The second question's more interesting, and I think the anime's ending seems to be sending the message that you should keep trying - Nanami worked her butt off for two years and failed to become a voice actress, but she's going to try again.  Sorata's game idea may have crashed and burned, but going the indie game route, which gives him a better chance of success, and the message there is also he's going to keep chasing his dream.

That's fine, but it'd be a different story if they were out of high school, out of college, and still trying - what if at 35 Nanami is still desperately applying to voice acting schools, no boyfriend, no family, just a single-minded obsession with following a dream that may never happen?  At the end of her life, would a Nanami who spent it all pursuing a career she never got to do look back and regret not throwing in the towel earlier?

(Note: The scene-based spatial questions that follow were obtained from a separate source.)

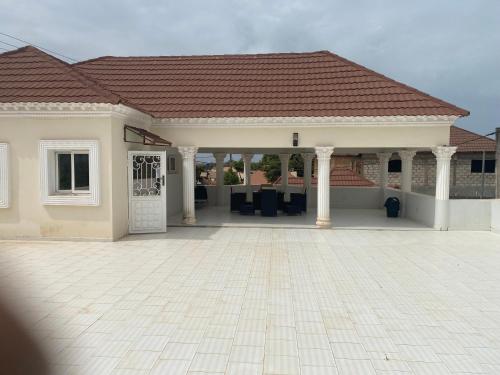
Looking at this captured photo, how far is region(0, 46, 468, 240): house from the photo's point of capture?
9625 millimetres

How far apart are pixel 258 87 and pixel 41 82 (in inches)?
283

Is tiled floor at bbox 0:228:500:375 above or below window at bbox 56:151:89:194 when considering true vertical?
below

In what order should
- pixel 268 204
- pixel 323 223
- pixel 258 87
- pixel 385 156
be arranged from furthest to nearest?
pixel 385 156, pixel 268 204, pixel 258 87, pixel 323 223

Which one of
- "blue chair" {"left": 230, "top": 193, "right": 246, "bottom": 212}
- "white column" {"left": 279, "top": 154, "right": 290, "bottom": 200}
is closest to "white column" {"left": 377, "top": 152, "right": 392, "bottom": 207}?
"white column" {"left": 279, "top": 154, "right": 290, "bottom": 200}

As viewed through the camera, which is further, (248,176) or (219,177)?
(248,176)

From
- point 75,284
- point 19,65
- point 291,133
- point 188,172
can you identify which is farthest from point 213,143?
point 75,284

It's OK for young people to have dreams, because they have the time to pursue them - we tell our children "you can be whatever you want when you grow up" and "if you work hard, anything is possible" but as adults, we know this is not really true.  If your child wants to be an astronaut, say, that's nice, but the odds are one-in-a-million against them - all the hard work in the world won't guarantee success.  Anime often has a "you can do anything if you try" message, but Sakurasou explores the other side of that a little, that not everyone can realize all their dreams.  Making a hit computer game and being a voice actor are just not the kind of thing anyone can do if they just work hard, since you have hundreds of thousands of people trying to do something only a fraction of those people will be successful at.

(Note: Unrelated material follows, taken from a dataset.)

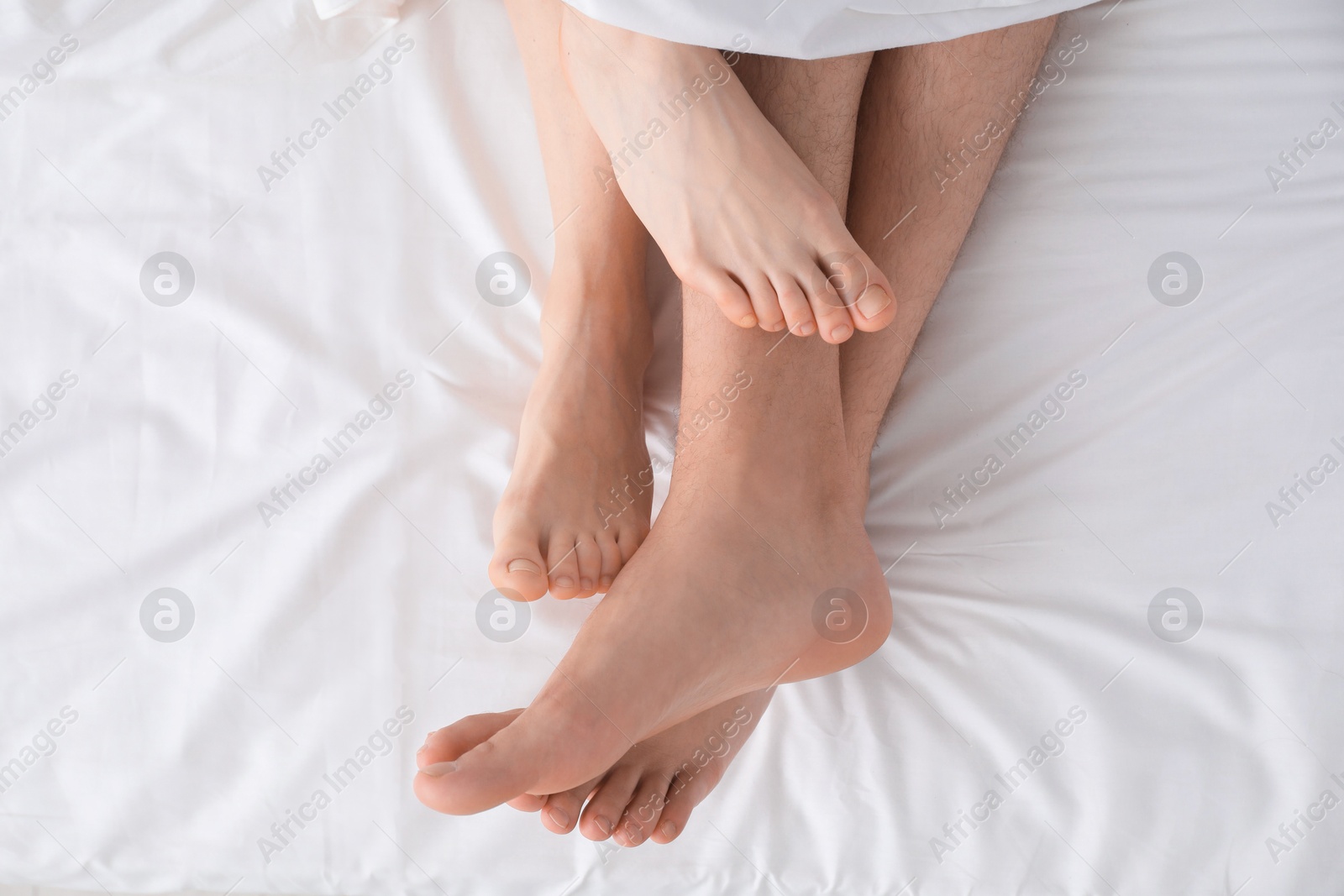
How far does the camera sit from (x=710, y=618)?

The anime's message of not giving up on dreams is still a good one, since you don't want to give up too early, or not even try to follow your dream, and then regret it later.  And if a 15 year old, say, wants to be a manga-ka, despite the huge odds against them, it's not going to ruin their life to work hard at drawing and send manuscripts off to publishers - even in failure, chasing your dream can still be a lot of fun, when you look back on it later.  The trick is just chasing a dream long enough, but not too long - if that aspiring manga-ka skips college to draw and draw but never makes it, finds themselves 30 and living off the Bank of Mommy and Daddy while his or her friends have jobs, families, etc., there's going to be regret on that side of things too.

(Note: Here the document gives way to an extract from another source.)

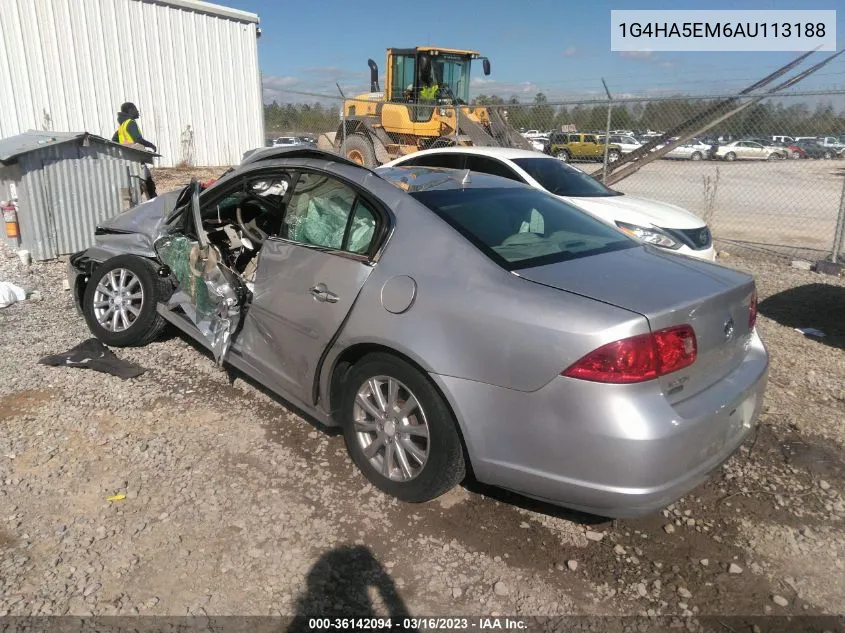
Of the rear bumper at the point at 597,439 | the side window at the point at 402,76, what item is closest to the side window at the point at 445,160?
the rear bumper at the point at 597,439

In some ways, Sakurasou took the easy way out - it doesn't show us that "know when to hold'em, know when to fold'em" decision point that many of us face in young adulthood, where we have to choose between chasing a dream and moving on to reality.  And I think as we get older, we realize more and more that "what do you want to be when you grow up?" isn't as important as who you are when you grow up, your family, your friends, how good a parent you are, what your hobbies and interests are - all those things make up who you are more than what you do from 8 to 5 for a paycheck twice a month.

It'd be interesting to see the cast of Sakurasou make that transition - maybe Sorata makes a few indie games but doesn't become a star of the gaming world and goes on to find a job teaching programming and game design, which is fun enough and he gets to go home to Mashiro and their kids every night so he's satisfied.  Maybe Nanami doesn't get into voice acting even after a third year of effort, but she meets a nice guy who isn't as emo as Sorata and they start an okonomiyaki restaurant in Osaka.  Life takes us places we'd never have thought it would when we're teenagers, after all.

Which brings me to the point of this post, which...well, there really isn't one.  I guess you could say I'm a little disappointed Sakurasou didn't take the dreams vs reality theme a little further, and maybe in a future season it will.  But honestly, I think it should have ended with episode 23, tack on a better Mashiro x Sorata epilogue, and call it done - anything from here, especially if they keep up the love triangle even longer, it's just going to feel like the story's drawn out for too long.